▶ **Stated goal**
Reproduce the line that holds "How far is the" together with all the lines after it up to the end of the entries.

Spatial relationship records
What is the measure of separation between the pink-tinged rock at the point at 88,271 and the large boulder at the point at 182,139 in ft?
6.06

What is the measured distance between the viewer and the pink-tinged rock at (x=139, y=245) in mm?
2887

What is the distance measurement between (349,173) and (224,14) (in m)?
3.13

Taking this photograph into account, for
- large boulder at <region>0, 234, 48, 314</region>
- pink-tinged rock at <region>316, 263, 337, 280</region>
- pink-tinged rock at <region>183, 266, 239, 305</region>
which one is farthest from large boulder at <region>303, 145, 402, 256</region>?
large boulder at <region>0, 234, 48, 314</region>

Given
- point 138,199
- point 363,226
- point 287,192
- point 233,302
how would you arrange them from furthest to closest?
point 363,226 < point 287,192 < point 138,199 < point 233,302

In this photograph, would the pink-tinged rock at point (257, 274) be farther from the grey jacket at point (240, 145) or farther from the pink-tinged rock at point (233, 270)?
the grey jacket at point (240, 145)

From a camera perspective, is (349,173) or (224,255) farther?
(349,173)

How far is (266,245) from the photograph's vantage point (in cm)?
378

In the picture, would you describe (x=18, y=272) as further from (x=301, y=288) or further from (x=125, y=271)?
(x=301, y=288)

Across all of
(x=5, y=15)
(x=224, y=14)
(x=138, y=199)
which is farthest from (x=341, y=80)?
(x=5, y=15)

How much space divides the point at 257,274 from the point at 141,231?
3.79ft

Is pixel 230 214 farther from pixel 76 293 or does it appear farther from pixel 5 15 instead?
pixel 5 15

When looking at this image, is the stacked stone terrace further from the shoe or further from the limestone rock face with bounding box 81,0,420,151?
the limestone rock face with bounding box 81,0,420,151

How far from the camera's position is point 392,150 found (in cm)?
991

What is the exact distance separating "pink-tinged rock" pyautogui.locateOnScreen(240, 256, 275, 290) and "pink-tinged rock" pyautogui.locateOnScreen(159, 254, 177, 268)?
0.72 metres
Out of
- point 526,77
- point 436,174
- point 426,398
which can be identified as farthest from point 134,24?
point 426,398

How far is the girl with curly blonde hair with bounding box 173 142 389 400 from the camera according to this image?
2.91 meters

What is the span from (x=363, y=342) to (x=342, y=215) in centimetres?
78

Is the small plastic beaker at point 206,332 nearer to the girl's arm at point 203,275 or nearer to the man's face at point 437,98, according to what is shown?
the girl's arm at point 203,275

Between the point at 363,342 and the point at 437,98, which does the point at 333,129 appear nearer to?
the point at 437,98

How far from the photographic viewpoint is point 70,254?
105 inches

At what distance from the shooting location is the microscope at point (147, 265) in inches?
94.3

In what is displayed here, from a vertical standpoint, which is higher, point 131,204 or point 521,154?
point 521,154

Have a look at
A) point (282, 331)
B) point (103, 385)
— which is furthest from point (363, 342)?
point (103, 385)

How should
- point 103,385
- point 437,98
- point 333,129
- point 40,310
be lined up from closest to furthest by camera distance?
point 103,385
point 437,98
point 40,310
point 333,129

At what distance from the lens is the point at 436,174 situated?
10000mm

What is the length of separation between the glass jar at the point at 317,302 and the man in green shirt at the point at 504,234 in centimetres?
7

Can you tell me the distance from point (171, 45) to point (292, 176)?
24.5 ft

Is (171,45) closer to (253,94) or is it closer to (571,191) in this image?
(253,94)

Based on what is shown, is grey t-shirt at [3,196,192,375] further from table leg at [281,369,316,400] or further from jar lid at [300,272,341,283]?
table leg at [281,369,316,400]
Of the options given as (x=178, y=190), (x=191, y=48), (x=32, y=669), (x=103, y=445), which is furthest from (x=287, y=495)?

▶ **Correct output**
How far is the girl with curly blonde hair with bounding box 173 142 389 400 from the camera according to this image?
2.91 meters

What is the span from (x=363, y=342) to (x=342, y=215) in centimetres?
78

Is the small plastic beaker at point 206,332 nearer to the girl's arm at point 203,275 or nearer to the man's face at point 437,98, according to what is shown?
the girl's arm at point 203,275

Between the point at 363,342 and the point at 437,98, which does the point at 333,129 appear nearer to?
the point at 437,98

How far from the photographic viewpoint is point 70,254?
105 inches

At what distance from the shooting location is the microscope at point (147, 265) in inches?
94.3

In what is displayed here, from a vertical standpoint, which is higher, point 131,204 or point 521,154?
point 521,154

Have a look at
A) point (282, 331)
B) point (103, 385)
— which is furthest from point (363, 342)?
point (103, 385)

How should
- point 103,385
- point 437,98
- point 333,129
- point 40,310
be lined up from closest to furthest by camera distance?
point 103,385
point 437,98
point 40,310
point 333,129

At what distance from the lens is the point at 436,174 situated?
10000mm

What is the length of separation between the glass jar at the point at 317,302 and the man in green shirt at the point at 504,234 in centimetres?
7

Can you tell me the distance from point (171, 45) to point (292, 176)?
24.5 ft

Is (171,45) closer to (253,94) or is it closer to (571,191) in this image?
(253,94)

Based on what is shown, is grey t-shirt at [3,196,192,375] further from table leg at [281,369,316,400] or further from jar lid at [300,272,341,283]?
table leg at [281,369,316,400]
Of the options given as (x=178, y=190), (x=191, y=48), (x=32, y=669), (x=103, y=445), which is furthest from (x=287, y=495)?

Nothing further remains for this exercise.